Deep brain stimulation of the lateral cerebellar nucleus produces frequency-specific alterations in motor evoked potentials in the rat in vivo

Abstract

The cerebral cortex is tightly and reciprocally linked to the cerebellum and the ascending dentato-thalalmo-cortical pathway influences widespread cortical regions. Using a rodent model of middle cerebral artery stroke, we showed previously that chronic, 20 Hz stimulation of the contralateral lateral cerebellar nucleus (LCN) improved motor recovery, while 50 Hz stimulation did not. Using motor evoked potentials (MEP) elicited by intracortical microstimulation, we now show the effect of LCN stimulation on motor cortex excitability as a function of pulse frequency in propofol-anesthetized rats. MEPs were recorded serially, at 15-s intervals, with cerebellar stimulation delivered in 10-min blocks at rates of 20, 30, 40, 50 or 100 Hz. Stimulation at 20, 30, 40 or 50 Hz enhanced the average MEP response across the block, with the maximal overall increase observed during 30 Hz stimulation. However, the effect varied as a function of both repeated trials within the block and LCN stimulation frequency, such that 40 Hz and 50 Hz stimulation showed a reduced effect over time. Stimulation at 100 Hz produced a transient increase in MEP amplitude in some animals; however the overall effect across the block was a trend towards reduced cortical excitability. These results suggest that direct stimulation of the LCN can yield frequency-dependent changes in cortical excitability and may provide a therapeutic approach to modulating cortical activity for the treatment of strokes or other focal cortical lesions, movement disorders and epilepsy.

Figure 1

A. Stimulation and recording set-up.

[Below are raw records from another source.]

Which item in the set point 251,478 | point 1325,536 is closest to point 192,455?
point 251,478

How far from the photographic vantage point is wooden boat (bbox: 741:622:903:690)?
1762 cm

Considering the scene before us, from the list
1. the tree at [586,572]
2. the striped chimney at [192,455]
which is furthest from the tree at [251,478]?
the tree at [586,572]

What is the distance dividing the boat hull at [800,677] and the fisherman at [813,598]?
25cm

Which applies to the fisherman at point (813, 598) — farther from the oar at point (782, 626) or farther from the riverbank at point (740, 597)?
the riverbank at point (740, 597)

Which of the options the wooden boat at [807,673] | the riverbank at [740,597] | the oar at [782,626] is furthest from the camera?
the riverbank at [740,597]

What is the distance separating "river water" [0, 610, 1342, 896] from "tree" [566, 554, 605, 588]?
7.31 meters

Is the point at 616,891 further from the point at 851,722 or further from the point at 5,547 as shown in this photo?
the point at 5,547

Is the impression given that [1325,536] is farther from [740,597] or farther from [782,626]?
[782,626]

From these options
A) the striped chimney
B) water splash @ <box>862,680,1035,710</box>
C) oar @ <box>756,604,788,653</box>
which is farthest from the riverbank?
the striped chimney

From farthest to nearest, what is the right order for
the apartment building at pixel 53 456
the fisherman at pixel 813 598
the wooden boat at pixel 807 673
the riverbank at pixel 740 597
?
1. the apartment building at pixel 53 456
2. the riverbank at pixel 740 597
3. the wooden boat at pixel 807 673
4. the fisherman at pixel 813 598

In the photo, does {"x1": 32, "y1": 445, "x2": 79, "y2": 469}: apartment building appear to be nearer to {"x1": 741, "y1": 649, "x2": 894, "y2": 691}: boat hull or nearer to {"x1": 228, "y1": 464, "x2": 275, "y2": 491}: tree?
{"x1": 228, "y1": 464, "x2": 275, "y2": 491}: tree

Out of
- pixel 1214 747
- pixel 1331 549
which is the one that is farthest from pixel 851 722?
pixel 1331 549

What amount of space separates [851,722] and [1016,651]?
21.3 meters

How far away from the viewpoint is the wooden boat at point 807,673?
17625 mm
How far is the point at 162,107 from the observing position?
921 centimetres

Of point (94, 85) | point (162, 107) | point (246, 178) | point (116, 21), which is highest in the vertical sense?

MEPs recorded from the hamstring muscle in response to intracortical microstimulation of the contralateral motor cortex before (upper right) and during (lower) stimulation of the LCN. Each raw EMG tracing presents a 200ms segment, comprised of a 50ms baseline followed by a 150ms response window, with intracortical stimulation denoted by the arrow. B. Coronal cut of the rat's cerebellum stained for H&E. The arrow points to the artifact of the location of the tip of the electrode at the topography of the LCN.

Figure 2

Time series plot for a single experimental animal depicting changes in the RMS ratio of the individual MEP responses (dots) across the 100 minute experimental window. The animal underwent cerebellar stimulation at both 20 (3 blocks) and 50 Hz (2 blocks) as shown in the horizontal box at the top of the figure. A three-point moving average is overlaid on the data to highlight changes in the MEP as a function of stimulation status and frequency.

Figure 3

LEFT: The effect of LCN stimulation on mean MEP amplitude across the 10-minute recording window is frequency dependent, with maximal increase observed at 30 Hz. RIGHT: The persistence of the LCN stimulation effect across the 10-minute recording window is frequency dependent. The mean response is shown as a function of time for each of the five frequency levels, with the initial 10 minutes of data representing the “off” condition, followed by the 10 minute “on” block. With the exception of 100 Hz, all frequency groups show an initial increase in response magnitude at the start of LCN stimulation. At 50 Hz however, the effect is transient, with the response approximating baseline levels by the end of the 10 minute block. A similar pattern is seen for stimulation at 40 Hz, though the decrement is less dramatic. The enhancement is sustained at both 20 and 30 Hz, while there appears to be a negative effect of 100 Hz stimulation on cortical excitability over time.